If you live well north of the equator, it's no secret winter is upon us. Glance out your window and the banks of snow, maybe snow flake flying, and biting temperatures will remind you of this. But all is not lost when attempting to support your local community with your food purchases. In many parts of the country winter farmer's markets are popping up surprising us all with the bounty farmers have year-round. If you can't find a winter market check in at your local health food store - many are locally minded and stock produce direct from your area whenever possible.

Although olive oil and some herbs and spices aren't grown and produced in my area, purchasing them from a local artisan or market gives money to small business rather than big box stores.
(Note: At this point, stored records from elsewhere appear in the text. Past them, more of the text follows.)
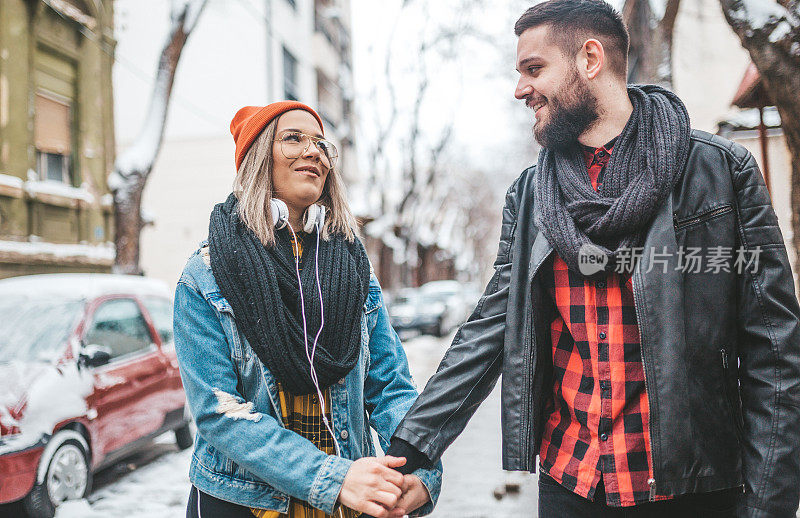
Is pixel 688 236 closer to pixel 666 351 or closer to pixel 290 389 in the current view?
pixel 666 351

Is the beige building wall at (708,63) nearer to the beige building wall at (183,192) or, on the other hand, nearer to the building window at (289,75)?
the building window at (289,75)

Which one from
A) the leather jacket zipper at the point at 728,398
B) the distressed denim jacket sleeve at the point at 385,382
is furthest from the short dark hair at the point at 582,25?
the distressed denim jacket sleeve at the point at 385,382

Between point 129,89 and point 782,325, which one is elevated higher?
point 129,89

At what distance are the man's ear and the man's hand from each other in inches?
55.7

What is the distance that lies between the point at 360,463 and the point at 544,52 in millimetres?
1425

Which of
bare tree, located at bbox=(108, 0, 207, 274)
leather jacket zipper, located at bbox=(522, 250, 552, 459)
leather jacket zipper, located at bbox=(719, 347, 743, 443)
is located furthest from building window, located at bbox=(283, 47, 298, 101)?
leather jacket zipper, located at bbox=(719, 347, 743, 443)

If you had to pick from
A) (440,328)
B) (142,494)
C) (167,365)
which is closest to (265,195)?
(142,494)

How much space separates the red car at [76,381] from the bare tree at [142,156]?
248cm

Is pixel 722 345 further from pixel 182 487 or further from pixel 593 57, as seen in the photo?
pixel 182 487

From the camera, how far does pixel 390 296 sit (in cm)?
2483

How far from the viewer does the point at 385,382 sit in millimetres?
2289

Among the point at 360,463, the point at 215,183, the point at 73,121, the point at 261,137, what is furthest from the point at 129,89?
the point at 360,463

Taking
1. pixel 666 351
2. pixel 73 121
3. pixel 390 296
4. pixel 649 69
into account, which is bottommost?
pixel 390 296

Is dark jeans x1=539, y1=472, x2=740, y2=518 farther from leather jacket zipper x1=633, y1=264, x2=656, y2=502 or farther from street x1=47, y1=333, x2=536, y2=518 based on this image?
street x1=47, y1=333, x2=536, y2=518
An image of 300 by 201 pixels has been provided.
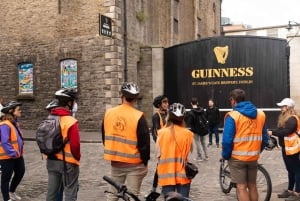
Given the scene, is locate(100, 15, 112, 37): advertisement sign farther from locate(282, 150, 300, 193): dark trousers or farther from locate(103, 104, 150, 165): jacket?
locate(103, 104, 150, 165): jacket

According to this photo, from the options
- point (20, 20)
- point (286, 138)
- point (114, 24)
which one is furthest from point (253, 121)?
point (20, 20)

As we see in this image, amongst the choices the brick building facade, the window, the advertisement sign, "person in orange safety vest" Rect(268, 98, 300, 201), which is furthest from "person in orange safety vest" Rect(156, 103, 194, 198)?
the window

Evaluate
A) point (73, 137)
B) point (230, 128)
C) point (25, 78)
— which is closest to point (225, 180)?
point (230, 128)

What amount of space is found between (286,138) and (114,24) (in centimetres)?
1333

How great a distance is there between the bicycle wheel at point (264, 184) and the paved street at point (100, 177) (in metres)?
0.39

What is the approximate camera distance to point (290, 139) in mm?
7457

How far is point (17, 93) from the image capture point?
22469 millimetres

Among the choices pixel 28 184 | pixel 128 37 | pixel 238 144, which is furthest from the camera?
pixel 128 37

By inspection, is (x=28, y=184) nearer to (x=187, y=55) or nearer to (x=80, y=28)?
(x=80, y=28)

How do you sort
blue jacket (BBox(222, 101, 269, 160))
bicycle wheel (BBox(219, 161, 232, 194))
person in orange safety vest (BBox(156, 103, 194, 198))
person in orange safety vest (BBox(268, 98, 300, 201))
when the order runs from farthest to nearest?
bicycle wheel (BBox(219, 161, 232, 194))
person in orange safety vest (BBox(268, 98, 300, 201))
blue jacket (BBox(222, 101, 269, 160))
person in orange safety vest (BBox(156, 103, 194, 198))

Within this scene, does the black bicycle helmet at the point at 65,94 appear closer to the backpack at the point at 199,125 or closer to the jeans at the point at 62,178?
the jeans at the point at 62,178

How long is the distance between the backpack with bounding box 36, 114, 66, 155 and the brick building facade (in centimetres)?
1426

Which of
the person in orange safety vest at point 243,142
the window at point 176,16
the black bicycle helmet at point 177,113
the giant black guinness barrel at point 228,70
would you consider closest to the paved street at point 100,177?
the person in orange safety vest at point 243,142

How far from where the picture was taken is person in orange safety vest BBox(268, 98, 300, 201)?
292 inches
I like to use well-crafted, high-quality olive oil on my salads for their intensity and variety of flavor.

That being said, if you live in West Michigan, my favorite haunts are:

Sweetwater Local Foods Market
Harvest Health Foods
Nourish Organic Market & Deli
Global Infusion [for herbs / spices / teas]
Old World Olive Oils

Even changing just one or two of your common purchases from large stores to local businesses can make a big difference. If each of us did this, imagine the impact we'd make!
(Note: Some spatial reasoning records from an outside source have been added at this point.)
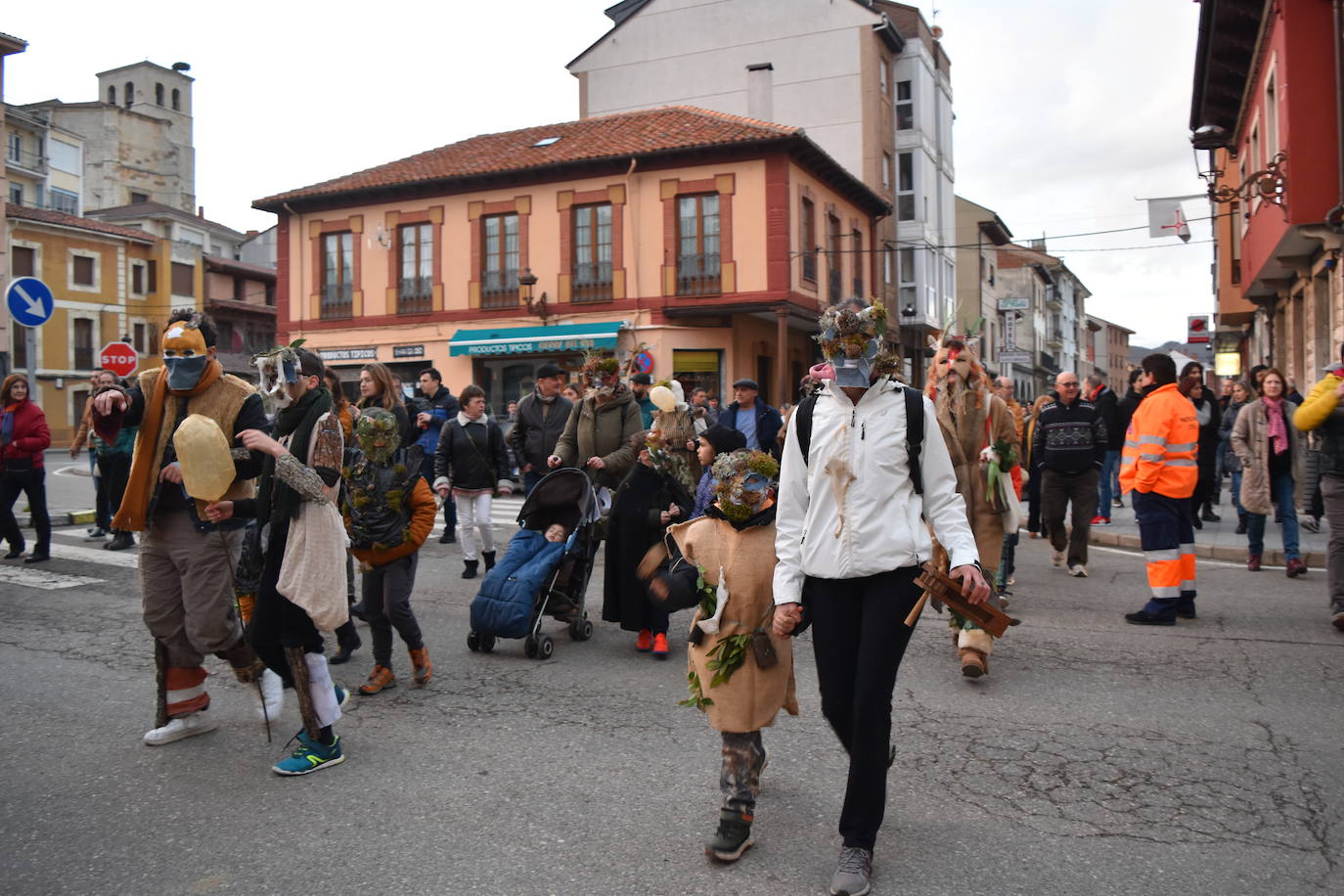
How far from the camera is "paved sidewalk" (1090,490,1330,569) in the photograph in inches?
393

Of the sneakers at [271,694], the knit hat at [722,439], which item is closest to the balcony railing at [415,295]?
the knit hat at [722,439]

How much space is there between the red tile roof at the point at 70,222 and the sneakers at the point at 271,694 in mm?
45713

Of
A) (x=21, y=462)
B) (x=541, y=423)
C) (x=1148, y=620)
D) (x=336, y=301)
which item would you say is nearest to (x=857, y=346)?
(x=1148, y=620)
1 small head of savoy cabbage, thinly sliced [If your cabbage is a bit wilted, cut and place into a bowl of water with a large handful of ice. Allow cabbage to soak for 20 - 30 minutes or until it's crispy again.]
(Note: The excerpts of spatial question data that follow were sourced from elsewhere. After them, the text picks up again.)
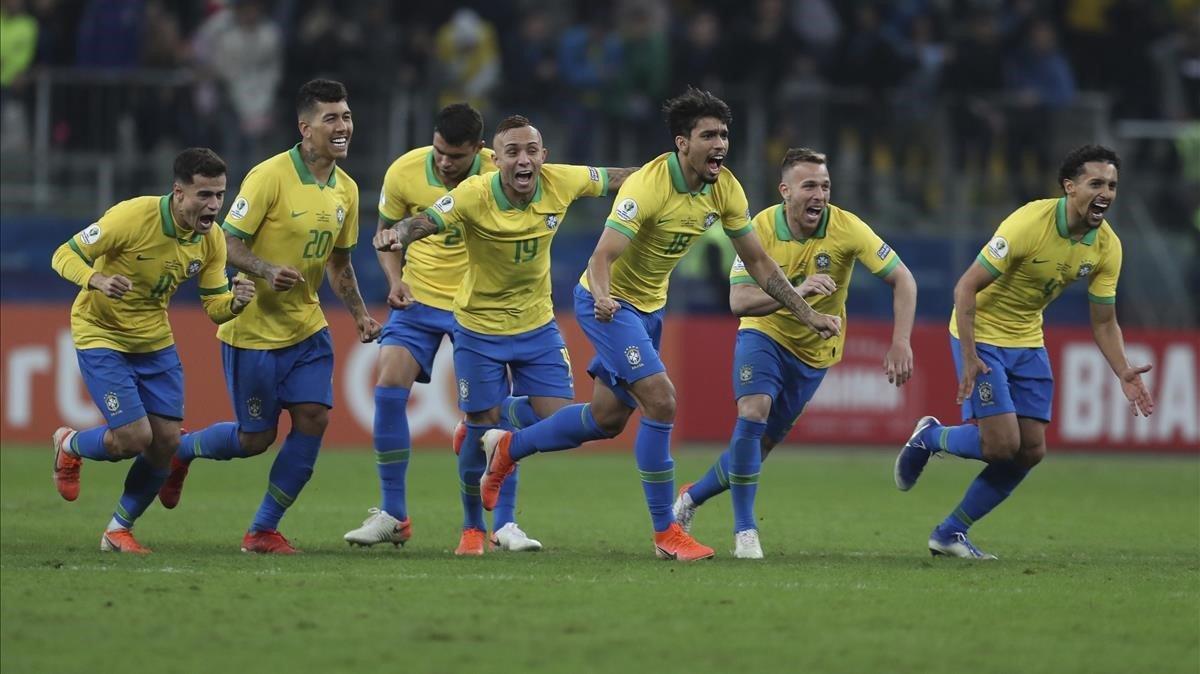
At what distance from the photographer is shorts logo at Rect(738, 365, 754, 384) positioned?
1102 cm

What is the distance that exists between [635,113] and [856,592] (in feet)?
41.7

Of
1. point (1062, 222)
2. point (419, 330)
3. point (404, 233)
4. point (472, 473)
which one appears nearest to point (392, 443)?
point (472, 473)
1/2 delicata squash [I roast the whole squash and save extra for another time], reserve seeds
sage or rosemary, ground
caraway seeds, whole [optional]
sea salt

squash seeds of delicata squash
sea salt
nutritional yeast

1/2 kohlrabi, peeled and either shaved [use vegetable peeler or mandolin] or cut into match sticks
2 radishes, thinly sliced
3 - 4 baby turnips, thinly sliced
1/2 [local] apple, cubed
homemade sprouts [mix of choice, alfalfa is great for detoxing]*

juice of 1/2 lemon, freshly squeezed or 1/2 - 1 tsp. local apple cider vinegar
extra virgin, first cold-pressed olive oil [from local specialty store]
splash of local, organic, pure apple juice [if added sweetness is desired]

Preheat oven to 425 degrees. Wash and dry delicata squash. Cut in half, length-wise, and scoop of pulp and seeds. Separate seeds from pulp, rinse in fine mesh strainer, drain, and set aside. Slice the squash into 1/2-inch piece, cutting along the width. Then cut those slices into either thirds or quarters. Toss with a tablespoon or two of olive oil and sprinkle with a few pinches of sage or rosemary, caraway seeds, and sea salt. Rub seasoning in to pieces using your hands. Place on parchment paper lined baking sheet or directly on stone baking pan. Roast for 25 - 30 minutes, tossing at the 20 minute mark.

While squash is baking, place rinsed and drained squash seeds on another parchment lined baking sheet or stoneware pan. Toss with a pinch or two each of sea salt and nutritional yeast. Set aside [if you have an additional oven or toaster oven you can bake these while squash is roasting]. When squash is done, set oven to 375 and bake squash seeds for 10 - 20 minutes or until golden brown and crunchy.

While squash and seeds are roasting, prepare additional ingredients as noted above.

Toss prepared cabbage and kohl rabi. Drizzle over salad a tablespoon or two of olive oil and freshly squeezed lemon juice. When squash is done, toss with cabbage mix.

Top with a layer each of sprouts, turnips, radishes, and apples. Sprinkle with roasted squash seeds and eat to reducing toxins, good health, and supporting our local communities!

*To make homemade sprouts: purchase seeds specifically used for sprouting [will note on the package]. In a large glass jar, place seeds to cover bottom and cover with four times the water. Place a piece of screen or cheesecloth over the jar and secure with a rubber band. You can also purchase a sprouting jar. Let the seeds soak for 24 hours. Double check to make sure the cloth or screen is securely in place and then drain the water from the seeds. With cloth or screen still on bottle, let water run through to fill the jar. Drain water again, tip jar to side and place in a sunny windowsill. Gently rinse and drain the seeds 2 - 3 times a day for 3 - 5 days or until sprouts are a few inches long. Remove sprouts from jar and store in an airtight glass container for no more than a week.